Figure 2Hypothesis testing for modes using random matrices. (A) Random matrix bootstrap ensemble distribution for all samples showing the mean (black solid line) and ±1 SD (blue dotted lines) for 1000 randomizations of all matrix eigenvalue amplitudes, and original data set eigenvalues (red asterisks). (B) Graphical representation of a randomization of Figure 1A using same color map scale. (C) All samples with mode 1 removed, and comparable mode composition in (D). (E) shows eigenvalue distribution for blood samples only, with mode composition in (F). (G) shows eigenvalues for blood with mode 1 removed, and in (H) the mode composition. (I) illustrates the probabilities of obtaining the first mode eigenvalues for all eigenvalues, and the bootstrap histograms that underlie the probabilities of the first three modal eigenvalues from (G,H) illustrating the significance of dominant Leptospira mode from (H) (similar results randomizing only by bacterial type not shown).
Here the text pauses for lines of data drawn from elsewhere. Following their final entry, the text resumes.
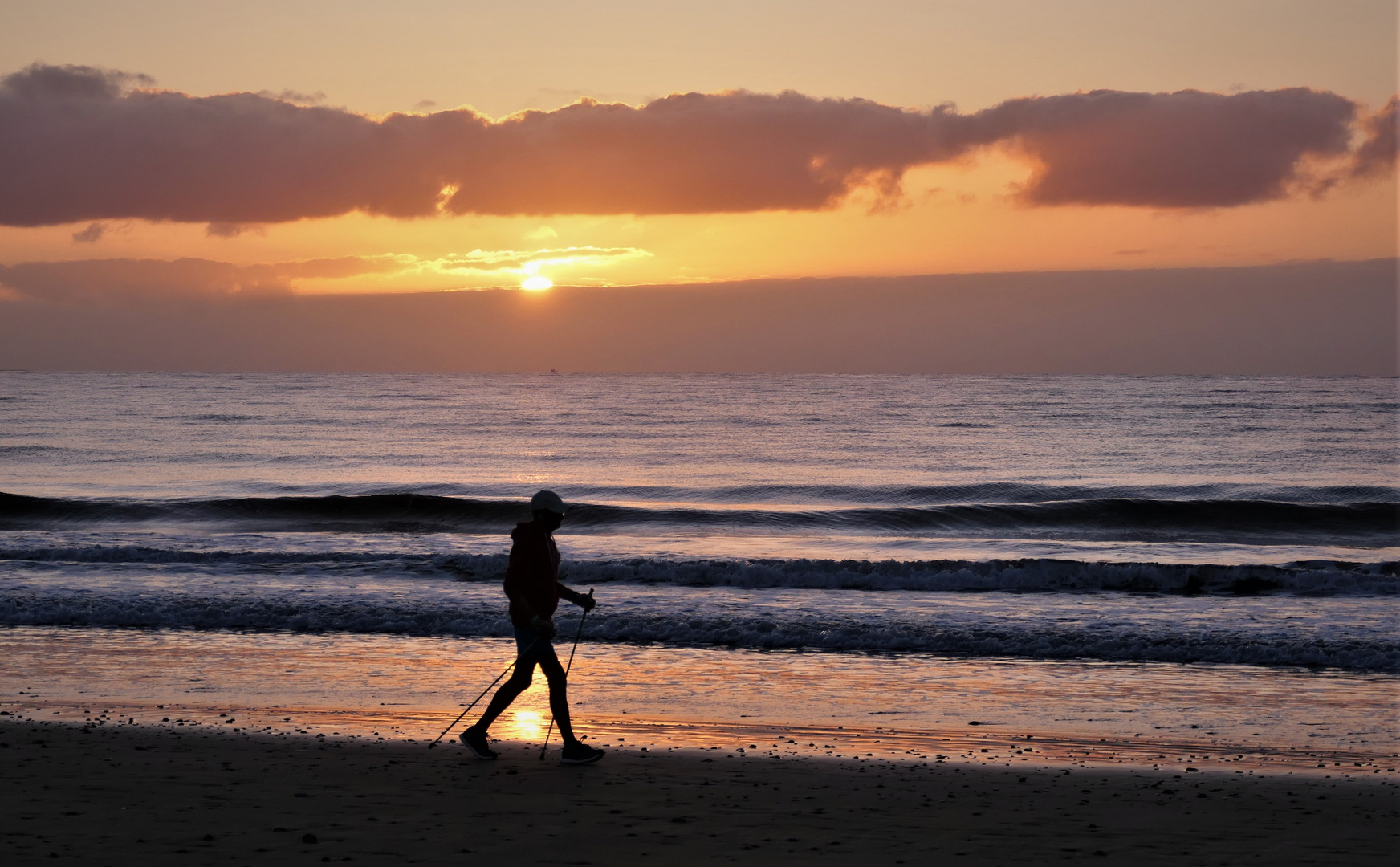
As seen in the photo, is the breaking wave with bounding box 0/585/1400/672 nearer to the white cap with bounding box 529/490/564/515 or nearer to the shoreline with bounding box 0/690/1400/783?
the shoreline with bounding box 0/690/1400/783

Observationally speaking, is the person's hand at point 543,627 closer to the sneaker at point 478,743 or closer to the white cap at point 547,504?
the white cap at point 547,504

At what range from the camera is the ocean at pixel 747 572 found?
9.91 metres

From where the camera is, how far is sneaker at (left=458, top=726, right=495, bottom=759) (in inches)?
295

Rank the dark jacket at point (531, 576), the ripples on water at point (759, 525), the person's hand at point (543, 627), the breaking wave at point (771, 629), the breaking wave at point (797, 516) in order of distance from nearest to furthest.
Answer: the person's hand at point (543, 627)
the dark jacket at point (531, 576)
the breaking wave at point (771, 629)
the ripples on water at point (759, 525)
the breaking wave at point (797, 516)

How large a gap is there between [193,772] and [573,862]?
305 centimetres

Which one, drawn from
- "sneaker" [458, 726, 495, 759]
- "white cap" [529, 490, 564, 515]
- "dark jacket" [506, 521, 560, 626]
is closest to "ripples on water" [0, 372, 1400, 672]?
"sneaker" [458, 726, 495, 759]

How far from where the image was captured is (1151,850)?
5828mm

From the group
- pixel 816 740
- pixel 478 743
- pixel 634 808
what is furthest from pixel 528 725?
pixel 634 808

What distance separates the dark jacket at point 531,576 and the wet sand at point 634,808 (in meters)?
1.03

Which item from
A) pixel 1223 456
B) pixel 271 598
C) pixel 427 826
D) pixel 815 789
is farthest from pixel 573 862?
pixel 1223 456

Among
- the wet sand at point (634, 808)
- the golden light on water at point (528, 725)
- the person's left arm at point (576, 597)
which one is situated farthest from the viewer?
the golden light on water at point (528, 725)

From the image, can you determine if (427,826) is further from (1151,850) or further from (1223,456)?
(1223,456)

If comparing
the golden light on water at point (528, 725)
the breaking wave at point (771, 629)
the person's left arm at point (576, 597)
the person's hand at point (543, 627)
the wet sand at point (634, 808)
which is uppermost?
the person's left arm at point (576, 597)

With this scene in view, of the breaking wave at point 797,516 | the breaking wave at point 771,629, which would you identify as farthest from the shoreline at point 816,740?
the breaking wave at point 797,516
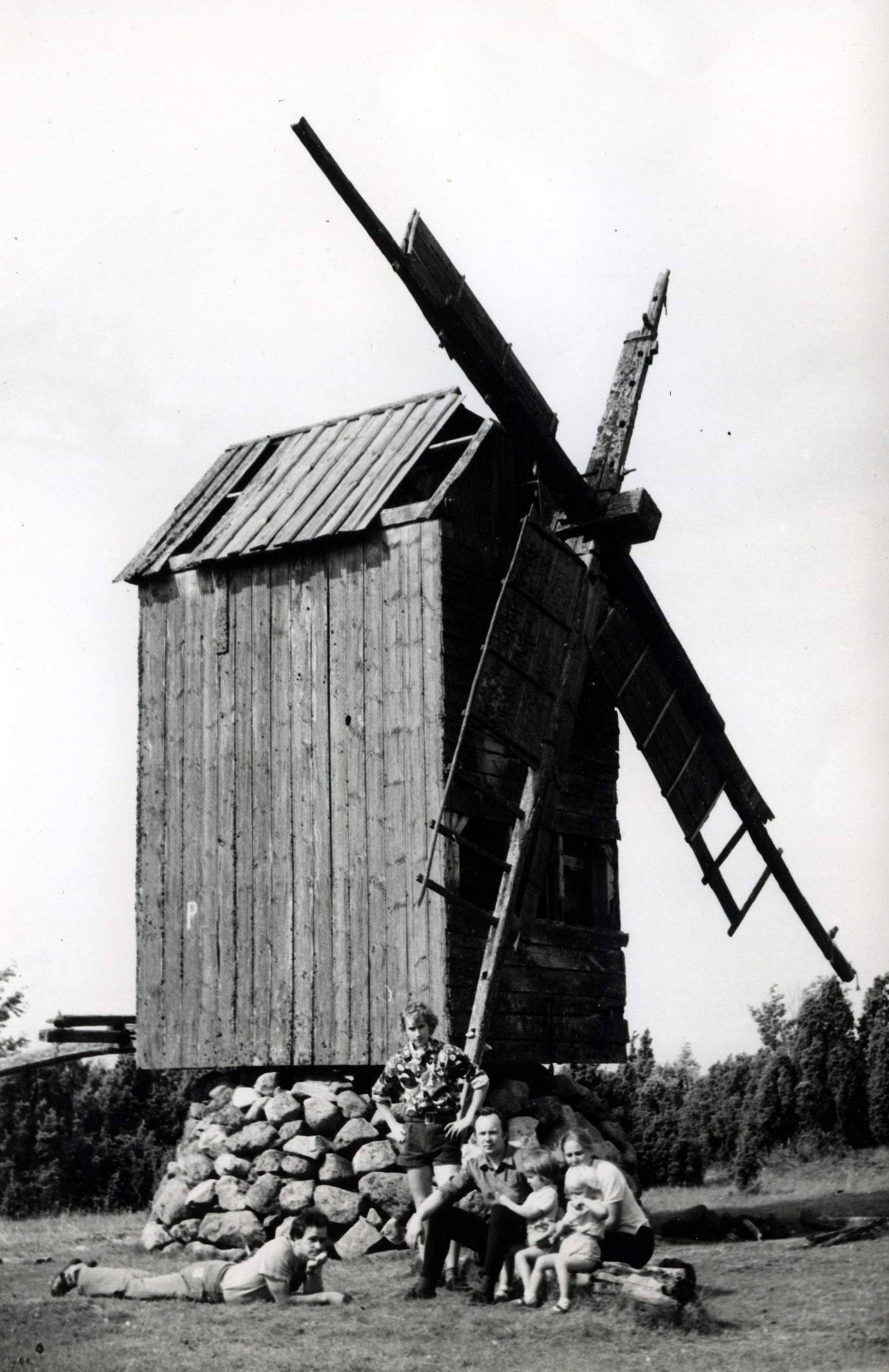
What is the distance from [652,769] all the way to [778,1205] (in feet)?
14.3

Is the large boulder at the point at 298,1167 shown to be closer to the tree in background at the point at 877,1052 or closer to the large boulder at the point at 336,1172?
the large boulder at the point at 336,1172

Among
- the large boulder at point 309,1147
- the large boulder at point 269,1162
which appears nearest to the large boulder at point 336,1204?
the large boulder at point 309,1147

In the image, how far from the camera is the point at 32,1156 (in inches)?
701

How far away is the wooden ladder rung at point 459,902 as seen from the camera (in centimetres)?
1112

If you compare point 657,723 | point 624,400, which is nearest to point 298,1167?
point 657,723

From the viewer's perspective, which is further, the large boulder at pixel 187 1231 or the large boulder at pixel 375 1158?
the large boulder at pixel 187 1231

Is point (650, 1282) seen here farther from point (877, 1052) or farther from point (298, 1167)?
point (877, 1052)

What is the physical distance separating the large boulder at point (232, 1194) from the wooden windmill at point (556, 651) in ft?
7.82

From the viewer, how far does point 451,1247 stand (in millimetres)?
9953

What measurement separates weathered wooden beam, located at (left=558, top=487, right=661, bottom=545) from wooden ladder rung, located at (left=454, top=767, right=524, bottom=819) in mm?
2496

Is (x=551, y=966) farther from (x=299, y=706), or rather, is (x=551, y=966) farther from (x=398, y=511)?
(x=398, y=511)

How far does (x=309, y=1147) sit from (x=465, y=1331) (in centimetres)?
383

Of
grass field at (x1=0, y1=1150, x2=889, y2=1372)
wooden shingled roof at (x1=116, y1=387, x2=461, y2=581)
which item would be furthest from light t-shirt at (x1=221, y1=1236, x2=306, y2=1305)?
wooden shingled roof at (x1=116, y1=387, x2=461, y2=581)

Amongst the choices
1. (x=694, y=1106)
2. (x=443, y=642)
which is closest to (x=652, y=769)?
(x=443, y=642)
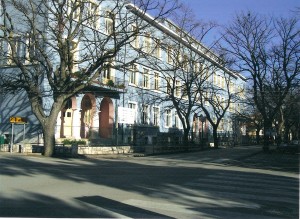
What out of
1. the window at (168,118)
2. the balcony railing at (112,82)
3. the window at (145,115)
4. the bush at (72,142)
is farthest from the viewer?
the window at (168,118)

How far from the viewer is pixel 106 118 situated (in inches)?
1444

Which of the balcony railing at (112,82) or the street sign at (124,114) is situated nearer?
the street sign at (124,114)

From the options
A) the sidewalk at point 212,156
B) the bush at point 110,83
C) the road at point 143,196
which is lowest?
the road at point 143,196

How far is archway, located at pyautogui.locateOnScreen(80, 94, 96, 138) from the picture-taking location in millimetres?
33844

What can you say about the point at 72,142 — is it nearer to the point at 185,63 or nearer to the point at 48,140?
A: the point at 48,140

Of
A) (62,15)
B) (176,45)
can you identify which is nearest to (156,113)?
(176,45)

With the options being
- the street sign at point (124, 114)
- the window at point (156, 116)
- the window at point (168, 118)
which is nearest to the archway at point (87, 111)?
the street sign at point (124, 114)

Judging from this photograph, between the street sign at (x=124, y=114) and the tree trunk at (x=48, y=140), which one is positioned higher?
the street sign at (x=124, y=114)

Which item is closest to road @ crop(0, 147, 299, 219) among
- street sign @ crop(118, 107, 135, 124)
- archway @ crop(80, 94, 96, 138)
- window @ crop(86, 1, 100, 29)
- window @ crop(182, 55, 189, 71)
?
window @ crop(86, 1, 100, 29)

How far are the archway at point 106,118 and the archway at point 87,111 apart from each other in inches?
67.8

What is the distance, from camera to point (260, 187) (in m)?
12.2

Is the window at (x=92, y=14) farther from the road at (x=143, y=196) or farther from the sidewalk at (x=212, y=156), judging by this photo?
the road at (x=143, y=196)

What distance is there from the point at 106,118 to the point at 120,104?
6.44ft

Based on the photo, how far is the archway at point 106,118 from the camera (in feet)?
118
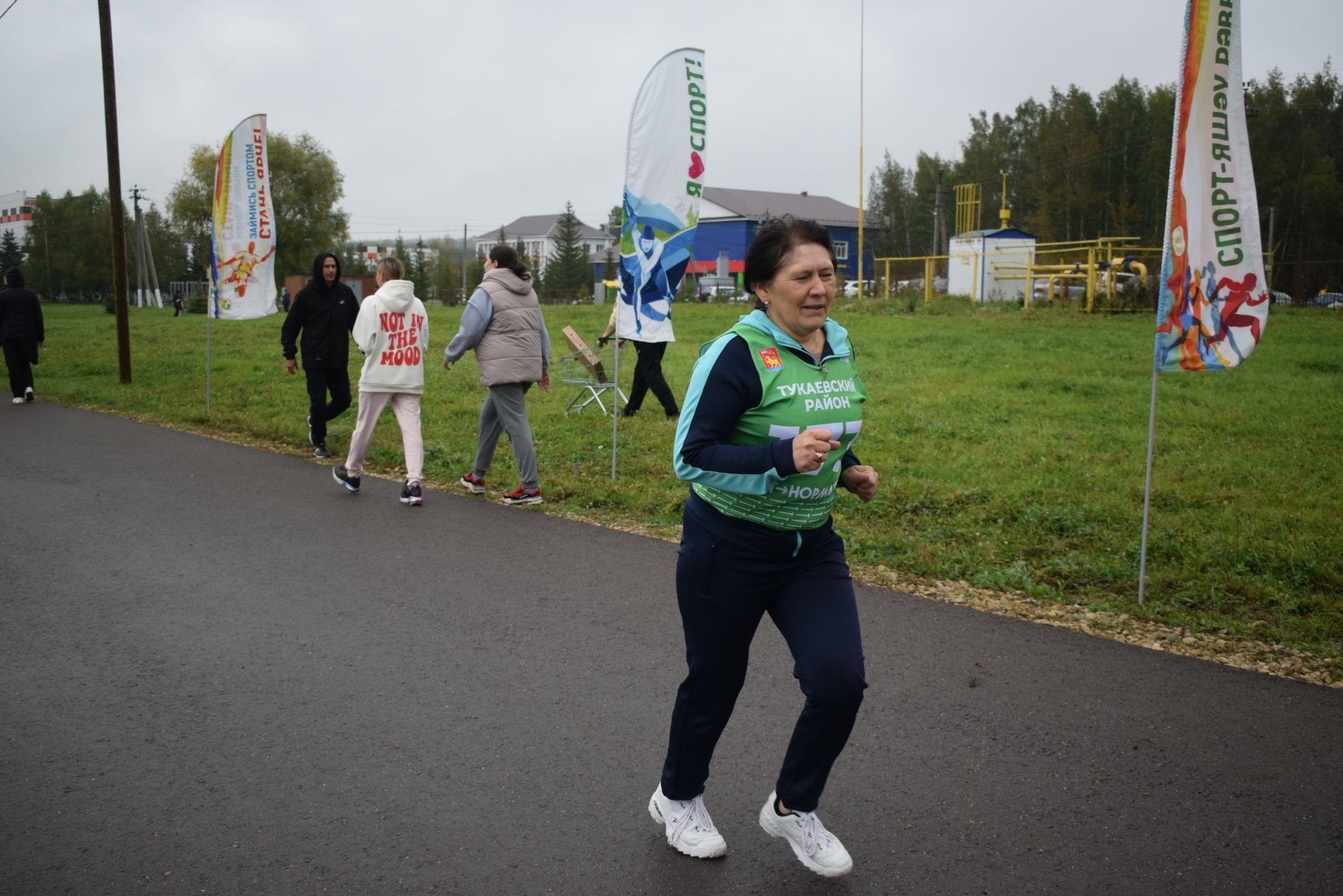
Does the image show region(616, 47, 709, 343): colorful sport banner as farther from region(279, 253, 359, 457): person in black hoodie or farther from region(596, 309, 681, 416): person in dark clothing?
region(279, 253, 359, 457): person in black hoodie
Note that by removing the mode dominated by Ralstonia in the blood sample, the Leptospira dominant mode has an eigenvalue far larger than any eigenvalue generated from the randomized dataset. In contrast, the next two modes generate relatively small eigenvalues compared with the bootstrapped values. These results demonstrate that with the removal of the contaminating mode, it is highly statistically unlikely that random contamination was responsible for the pattern of Leptospira reads observed.